Eager to learn more, Rozario-Falcone (like Connor) attended an AWA “bootcamp” in Amherst. For a week, they took turns leading workshops and enacting specific participant personas. They would spot the group dynamic, such as the writer whose feedback was more self-involved than focused on the piece at hand. They also wrote based on dozens of prompts. “You’d be surprised at what we can create in the span of 20 minutes,” he said.

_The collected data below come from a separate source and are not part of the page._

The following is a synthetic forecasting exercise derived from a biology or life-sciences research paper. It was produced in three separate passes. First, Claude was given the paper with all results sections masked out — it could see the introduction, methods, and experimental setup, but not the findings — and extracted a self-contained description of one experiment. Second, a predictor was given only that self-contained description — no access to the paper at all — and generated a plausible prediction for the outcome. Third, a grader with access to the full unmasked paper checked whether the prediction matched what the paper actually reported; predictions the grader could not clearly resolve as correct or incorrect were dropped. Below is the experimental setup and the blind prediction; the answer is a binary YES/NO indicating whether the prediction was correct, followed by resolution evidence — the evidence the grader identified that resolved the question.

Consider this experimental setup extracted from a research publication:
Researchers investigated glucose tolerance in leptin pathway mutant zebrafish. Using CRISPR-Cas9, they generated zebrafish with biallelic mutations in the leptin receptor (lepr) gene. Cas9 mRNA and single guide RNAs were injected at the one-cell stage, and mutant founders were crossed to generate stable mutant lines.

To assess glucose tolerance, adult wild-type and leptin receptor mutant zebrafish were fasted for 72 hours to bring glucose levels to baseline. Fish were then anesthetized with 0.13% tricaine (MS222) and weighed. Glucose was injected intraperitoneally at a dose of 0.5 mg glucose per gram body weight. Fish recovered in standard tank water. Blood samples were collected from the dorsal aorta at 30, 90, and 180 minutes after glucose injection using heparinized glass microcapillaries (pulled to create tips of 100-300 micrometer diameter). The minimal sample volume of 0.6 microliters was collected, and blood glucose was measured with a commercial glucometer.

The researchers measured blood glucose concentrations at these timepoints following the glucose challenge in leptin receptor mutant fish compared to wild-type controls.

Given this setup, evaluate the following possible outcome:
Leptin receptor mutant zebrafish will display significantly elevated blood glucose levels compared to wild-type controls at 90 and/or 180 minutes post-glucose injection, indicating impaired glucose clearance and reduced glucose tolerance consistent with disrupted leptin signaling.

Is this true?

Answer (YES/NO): YES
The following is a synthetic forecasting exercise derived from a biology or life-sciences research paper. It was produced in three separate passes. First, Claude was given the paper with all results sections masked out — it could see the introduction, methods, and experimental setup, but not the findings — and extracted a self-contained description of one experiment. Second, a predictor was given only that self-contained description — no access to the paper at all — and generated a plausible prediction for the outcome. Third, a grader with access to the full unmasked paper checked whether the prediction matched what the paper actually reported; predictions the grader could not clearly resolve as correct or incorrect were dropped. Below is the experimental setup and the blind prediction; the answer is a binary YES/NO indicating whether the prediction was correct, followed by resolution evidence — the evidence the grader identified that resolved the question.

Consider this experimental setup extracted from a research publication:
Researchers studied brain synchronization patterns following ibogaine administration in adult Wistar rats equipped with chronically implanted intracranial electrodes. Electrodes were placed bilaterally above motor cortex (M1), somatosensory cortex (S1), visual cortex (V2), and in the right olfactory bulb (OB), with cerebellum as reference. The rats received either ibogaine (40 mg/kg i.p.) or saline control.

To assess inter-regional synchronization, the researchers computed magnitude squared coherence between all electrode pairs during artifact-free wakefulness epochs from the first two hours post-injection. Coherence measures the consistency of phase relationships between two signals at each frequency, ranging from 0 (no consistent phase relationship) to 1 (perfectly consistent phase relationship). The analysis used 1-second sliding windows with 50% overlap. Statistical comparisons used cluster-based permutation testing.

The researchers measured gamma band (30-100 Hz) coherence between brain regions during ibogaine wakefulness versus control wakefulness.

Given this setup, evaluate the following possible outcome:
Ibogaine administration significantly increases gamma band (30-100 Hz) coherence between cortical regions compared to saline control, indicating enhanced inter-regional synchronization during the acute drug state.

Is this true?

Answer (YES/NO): NO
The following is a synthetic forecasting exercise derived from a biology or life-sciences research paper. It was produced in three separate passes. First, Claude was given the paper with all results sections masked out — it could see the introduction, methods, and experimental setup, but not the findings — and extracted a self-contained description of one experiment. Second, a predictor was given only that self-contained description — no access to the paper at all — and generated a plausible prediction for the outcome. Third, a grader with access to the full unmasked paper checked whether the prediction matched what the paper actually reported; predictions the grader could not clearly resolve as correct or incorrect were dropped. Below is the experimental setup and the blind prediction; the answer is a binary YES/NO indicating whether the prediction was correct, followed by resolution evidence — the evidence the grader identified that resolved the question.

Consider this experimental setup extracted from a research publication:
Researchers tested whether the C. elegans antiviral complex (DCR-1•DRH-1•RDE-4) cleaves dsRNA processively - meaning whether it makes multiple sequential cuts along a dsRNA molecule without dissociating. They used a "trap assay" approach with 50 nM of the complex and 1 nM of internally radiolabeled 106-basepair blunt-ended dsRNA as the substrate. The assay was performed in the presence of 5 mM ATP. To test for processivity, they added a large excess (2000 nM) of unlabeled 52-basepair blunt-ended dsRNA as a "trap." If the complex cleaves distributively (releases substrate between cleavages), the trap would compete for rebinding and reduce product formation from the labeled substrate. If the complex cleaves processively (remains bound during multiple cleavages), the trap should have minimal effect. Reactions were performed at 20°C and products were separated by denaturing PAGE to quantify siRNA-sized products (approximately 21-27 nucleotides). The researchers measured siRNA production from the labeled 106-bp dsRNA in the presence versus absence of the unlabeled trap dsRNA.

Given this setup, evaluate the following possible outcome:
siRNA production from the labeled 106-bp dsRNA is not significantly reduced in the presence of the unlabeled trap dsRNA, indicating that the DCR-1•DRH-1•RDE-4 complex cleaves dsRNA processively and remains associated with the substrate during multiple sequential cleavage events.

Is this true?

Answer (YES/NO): YES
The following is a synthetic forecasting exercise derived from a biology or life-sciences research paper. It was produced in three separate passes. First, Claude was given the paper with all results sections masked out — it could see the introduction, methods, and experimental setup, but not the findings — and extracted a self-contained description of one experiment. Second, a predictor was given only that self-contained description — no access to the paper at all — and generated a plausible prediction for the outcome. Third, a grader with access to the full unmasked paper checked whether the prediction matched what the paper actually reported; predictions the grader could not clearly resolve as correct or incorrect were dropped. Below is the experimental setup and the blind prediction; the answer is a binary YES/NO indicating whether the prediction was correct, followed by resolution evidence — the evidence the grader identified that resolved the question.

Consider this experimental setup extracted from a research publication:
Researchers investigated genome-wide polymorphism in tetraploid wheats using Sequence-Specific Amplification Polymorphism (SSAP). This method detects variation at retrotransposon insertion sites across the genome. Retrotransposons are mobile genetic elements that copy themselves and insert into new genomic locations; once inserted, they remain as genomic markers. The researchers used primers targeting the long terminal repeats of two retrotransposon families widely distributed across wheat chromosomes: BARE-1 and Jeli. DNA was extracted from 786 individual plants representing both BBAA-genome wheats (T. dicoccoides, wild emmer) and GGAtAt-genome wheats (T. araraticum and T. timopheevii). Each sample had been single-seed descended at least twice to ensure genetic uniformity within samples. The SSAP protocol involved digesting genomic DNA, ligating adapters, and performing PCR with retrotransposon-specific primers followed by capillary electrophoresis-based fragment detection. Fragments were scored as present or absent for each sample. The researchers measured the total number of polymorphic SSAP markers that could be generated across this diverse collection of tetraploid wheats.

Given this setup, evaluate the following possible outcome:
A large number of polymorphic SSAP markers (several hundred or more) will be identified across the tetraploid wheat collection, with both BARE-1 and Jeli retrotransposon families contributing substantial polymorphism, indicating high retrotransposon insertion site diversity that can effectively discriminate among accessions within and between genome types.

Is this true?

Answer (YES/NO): YES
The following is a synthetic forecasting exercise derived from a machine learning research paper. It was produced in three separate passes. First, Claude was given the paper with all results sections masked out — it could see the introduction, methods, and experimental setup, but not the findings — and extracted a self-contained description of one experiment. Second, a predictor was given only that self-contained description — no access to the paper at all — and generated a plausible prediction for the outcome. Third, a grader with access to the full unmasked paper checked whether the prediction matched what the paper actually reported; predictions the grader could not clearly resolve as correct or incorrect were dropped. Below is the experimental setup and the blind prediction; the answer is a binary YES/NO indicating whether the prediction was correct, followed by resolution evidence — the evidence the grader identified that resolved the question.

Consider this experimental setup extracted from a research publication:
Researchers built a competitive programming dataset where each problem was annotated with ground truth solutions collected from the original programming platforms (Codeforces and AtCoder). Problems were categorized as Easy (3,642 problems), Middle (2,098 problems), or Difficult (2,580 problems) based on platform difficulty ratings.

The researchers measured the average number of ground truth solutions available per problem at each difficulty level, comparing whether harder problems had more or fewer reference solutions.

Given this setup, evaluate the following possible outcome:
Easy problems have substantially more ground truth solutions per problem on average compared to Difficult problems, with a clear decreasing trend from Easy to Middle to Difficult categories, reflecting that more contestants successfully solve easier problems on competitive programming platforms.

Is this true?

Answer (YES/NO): NO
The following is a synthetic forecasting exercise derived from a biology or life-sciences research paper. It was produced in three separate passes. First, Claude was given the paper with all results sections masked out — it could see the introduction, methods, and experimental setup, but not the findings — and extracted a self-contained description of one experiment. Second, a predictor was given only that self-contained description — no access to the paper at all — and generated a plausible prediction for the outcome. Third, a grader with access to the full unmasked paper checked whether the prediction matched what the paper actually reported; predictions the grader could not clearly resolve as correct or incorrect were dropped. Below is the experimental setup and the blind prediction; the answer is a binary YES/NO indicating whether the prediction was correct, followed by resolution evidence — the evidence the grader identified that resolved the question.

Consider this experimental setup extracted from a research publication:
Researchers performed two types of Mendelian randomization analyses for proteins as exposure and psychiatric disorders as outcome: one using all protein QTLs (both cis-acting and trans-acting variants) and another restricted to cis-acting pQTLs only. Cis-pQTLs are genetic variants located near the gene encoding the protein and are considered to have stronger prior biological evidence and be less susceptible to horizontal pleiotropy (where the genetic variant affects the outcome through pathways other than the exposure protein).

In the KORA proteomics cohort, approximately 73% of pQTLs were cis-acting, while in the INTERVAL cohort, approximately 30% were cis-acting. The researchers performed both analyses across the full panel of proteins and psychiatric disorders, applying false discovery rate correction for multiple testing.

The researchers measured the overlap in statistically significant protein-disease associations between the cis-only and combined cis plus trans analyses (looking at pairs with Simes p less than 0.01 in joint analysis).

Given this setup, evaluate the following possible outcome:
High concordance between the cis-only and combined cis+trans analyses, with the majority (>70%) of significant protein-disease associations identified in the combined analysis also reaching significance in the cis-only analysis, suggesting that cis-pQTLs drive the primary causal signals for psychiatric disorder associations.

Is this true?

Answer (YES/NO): NO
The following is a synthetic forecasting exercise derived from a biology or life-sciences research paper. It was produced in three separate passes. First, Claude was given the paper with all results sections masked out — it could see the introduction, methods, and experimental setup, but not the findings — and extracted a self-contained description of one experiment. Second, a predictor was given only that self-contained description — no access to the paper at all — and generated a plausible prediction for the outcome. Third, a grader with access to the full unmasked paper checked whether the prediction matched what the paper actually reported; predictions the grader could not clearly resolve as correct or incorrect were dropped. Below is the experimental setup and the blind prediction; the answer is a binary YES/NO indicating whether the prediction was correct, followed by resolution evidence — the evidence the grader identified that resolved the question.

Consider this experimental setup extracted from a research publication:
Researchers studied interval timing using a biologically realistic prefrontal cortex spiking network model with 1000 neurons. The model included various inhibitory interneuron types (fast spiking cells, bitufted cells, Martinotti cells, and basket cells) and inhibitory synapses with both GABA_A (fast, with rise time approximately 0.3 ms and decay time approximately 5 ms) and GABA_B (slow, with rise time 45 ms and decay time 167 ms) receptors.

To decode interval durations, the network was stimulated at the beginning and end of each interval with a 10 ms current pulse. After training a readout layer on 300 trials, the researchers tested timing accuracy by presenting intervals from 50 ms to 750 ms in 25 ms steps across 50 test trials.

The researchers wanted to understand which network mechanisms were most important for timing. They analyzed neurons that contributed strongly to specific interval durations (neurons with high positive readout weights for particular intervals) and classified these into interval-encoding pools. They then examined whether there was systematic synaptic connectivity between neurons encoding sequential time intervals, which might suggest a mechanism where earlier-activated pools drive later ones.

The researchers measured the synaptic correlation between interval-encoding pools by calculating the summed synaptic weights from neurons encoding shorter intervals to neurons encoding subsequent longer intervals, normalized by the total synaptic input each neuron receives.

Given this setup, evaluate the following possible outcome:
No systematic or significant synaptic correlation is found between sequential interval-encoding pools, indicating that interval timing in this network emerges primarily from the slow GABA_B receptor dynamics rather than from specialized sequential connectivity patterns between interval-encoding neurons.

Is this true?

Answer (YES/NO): YES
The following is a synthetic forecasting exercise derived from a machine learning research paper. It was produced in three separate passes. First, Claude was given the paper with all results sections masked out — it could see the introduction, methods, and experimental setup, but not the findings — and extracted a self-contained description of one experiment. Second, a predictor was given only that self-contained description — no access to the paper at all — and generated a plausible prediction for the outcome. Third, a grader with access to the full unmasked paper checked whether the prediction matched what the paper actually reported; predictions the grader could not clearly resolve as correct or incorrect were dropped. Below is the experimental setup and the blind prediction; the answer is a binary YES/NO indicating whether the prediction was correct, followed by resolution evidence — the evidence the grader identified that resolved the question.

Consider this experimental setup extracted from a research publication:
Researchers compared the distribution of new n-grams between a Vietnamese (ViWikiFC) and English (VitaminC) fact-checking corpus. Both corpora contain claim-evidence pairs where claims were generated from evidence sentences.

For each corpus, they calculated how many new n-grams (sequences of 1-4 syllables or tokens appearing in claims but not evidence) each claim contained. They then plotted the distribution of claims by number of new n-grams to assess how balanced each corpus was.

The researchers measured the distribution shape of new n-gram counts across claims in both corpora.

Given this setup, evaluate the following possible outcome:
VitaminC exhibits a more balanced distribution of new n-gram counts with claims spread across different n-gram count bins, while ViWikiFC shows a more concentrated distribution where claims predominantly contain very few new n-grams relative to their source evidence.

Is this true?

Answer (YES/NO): NO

They learned that the space in which writing is discussed is just as important as how it is discussed. “This method fosters creation of a space that is safe for anybody. It’s nonjudgmental and allow your own voice to develop slowly. We learn by each other through positive feedback. The goal isn’t to say you don’t understand something, it’s to oo and awe.”
AWA workshops aren’t completely opposed to criticism. Each of these smaller groups offers manuscript critiques, which are held less frequently. Lost Lit offers a “Works in Progress” for people who want more direct feedback on a manuscript that’s ready for publication. “I don’t love doing those,” Connor admitted. “It’s hard with different people coming in various stages of completion. Some people are just not ready to take the critique that comes out.”
All three instructors see a wide range of professions represented in their classes. Fierro’s current participants include teachers, lawyers, advertisers, college students, and recent graduates. She often spreads the word through Parent ListServs, and she’s found that parents with young children get a lot out of AWA workshops. Fierro, who received her MFA in fiction from The New School, says Cast Off Writers offers opportunities for people who want to write but are wary of critique.
“When the group only comments on what’s strong or memorable, the rest of your writing will rise,” Fierro said. “Everybody can find a place for their voice.”
In a video celebrating NY Writers Coalition 15th anniversary, a string of participants talked about the personal change they experienced from these writing groups. They mentioned reduced pain and stress, a boost in confidence and self-esteem, a replacement for addictive behaviors, a connective path to other cultures, genders, situations, and religions. It has built self-respect and reduced depression.
All four of these instructors agreed that the relaxed environment inspires real-time improvement.
After 20 years of leading workshops, Zimmerman is still amazed by the change that occurs in just one hour. “Something magical happens. You can just see the power of receiving everyone’s feedback on that person: something melts, something transforms.”
When a writing group focuses on building trust, it allows a huge array of ages, races, and classes to participate. NYWC may not churn out the best writing in New York, but it does offer a sprawling network of opportunities for New Yorkers to feel some stability in their own lives and connection with their community.
“Our New Yorker stories have similar elements,” Zimmerman said, “and it’s a great thing to witness. If you can tell a story, you can write it down. That goes for everyone.”